> _RAW DATA_

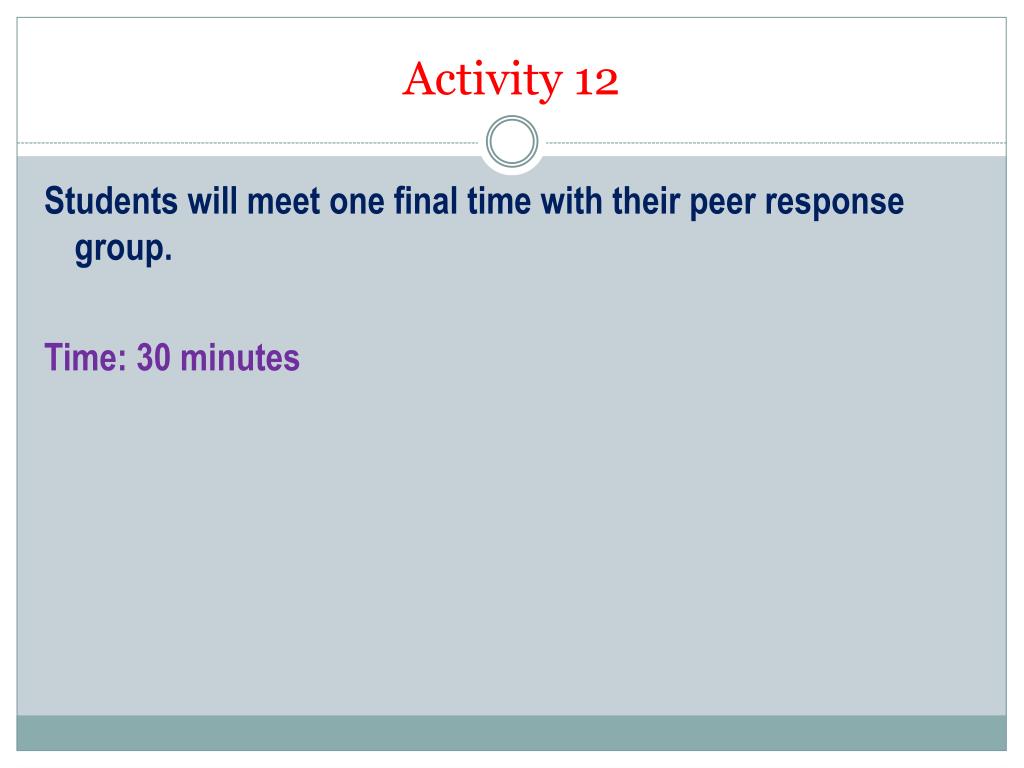 Activity 12

Students will meet one final time with their peer response group.

Time: 30 minutes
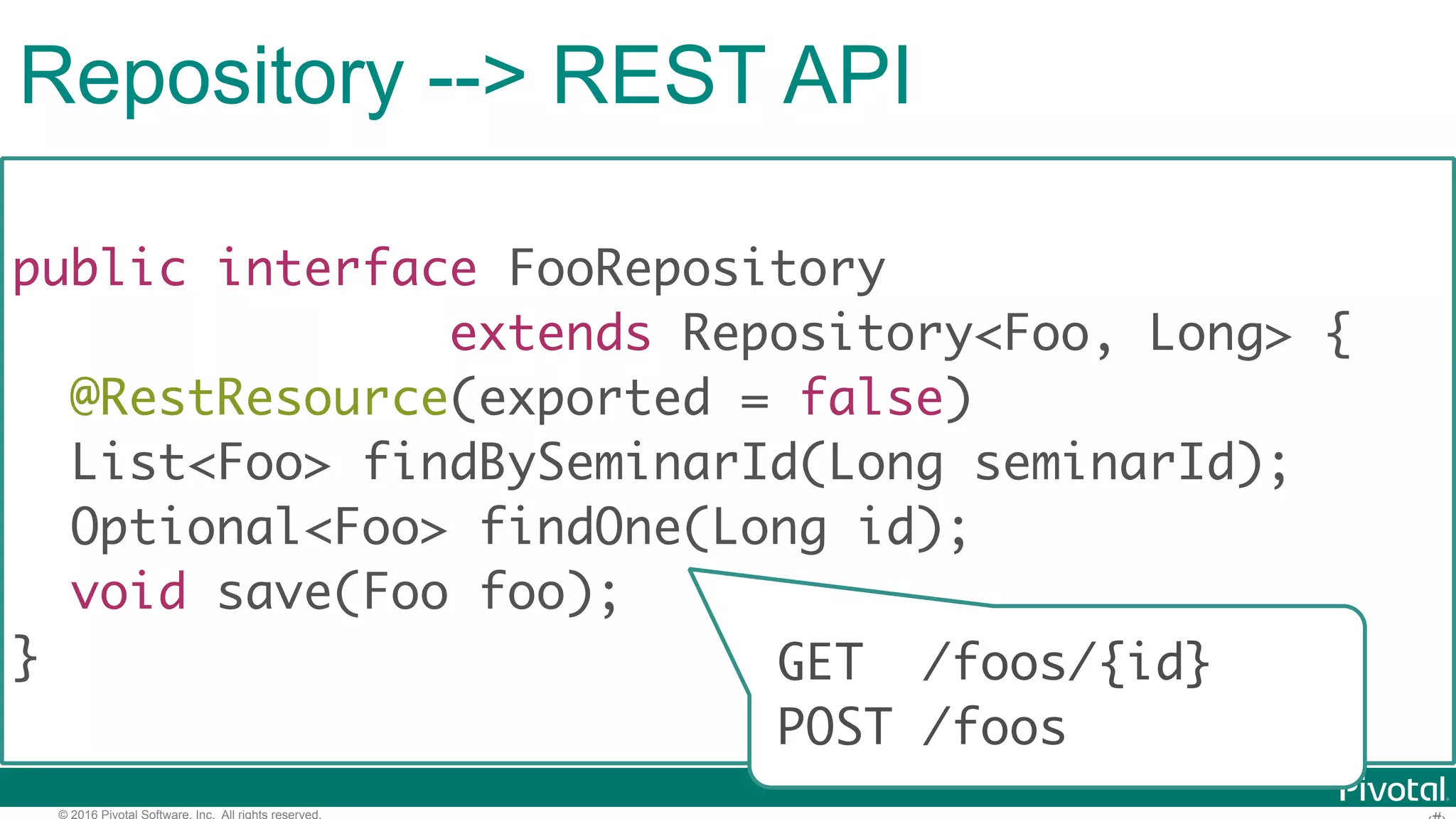 Repository --> REST API

public interface FooRepository
extends Repository<Foo, Long> {
@RestResource(exported = false)
List<Foo> findBySeminarId(Long seminarId);
Optional<Foo> findOne(Long id);
void save(Foo foo);
}

GET /foos/{id}
POST /foos

Pivotal

© 2016 Pivotal Software, Inc. All rights reserved.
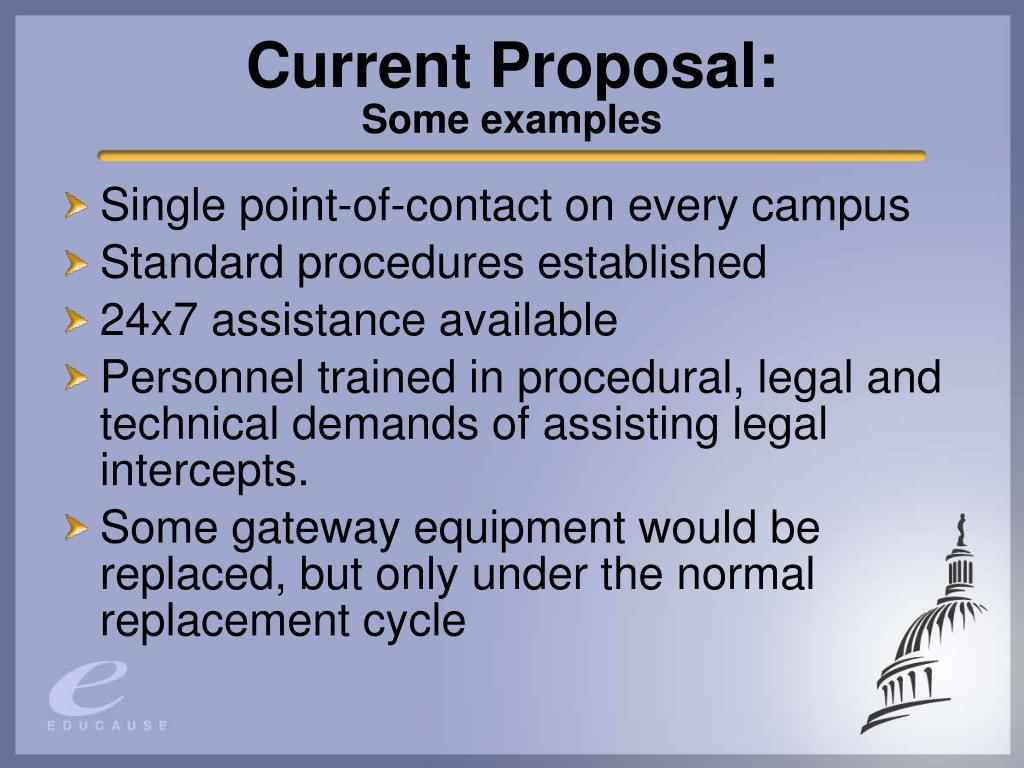 Current Proposal:
Some examples

Single point-of-contact on every campus

Standard procedures established

24x7 assistance available

Personnel trained in procedural, legal and technical demands of assisting legal intercepts.

Some gateway equipment would be replaced, but only under the normal replacement cycle

e
EDUCAUSE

> _REQUIREMENT_
Check each line in the listing above for the string "Pivotal", then report how many lines contain it, with no other text.

> _OUTPUT FOR THIS TASK_
2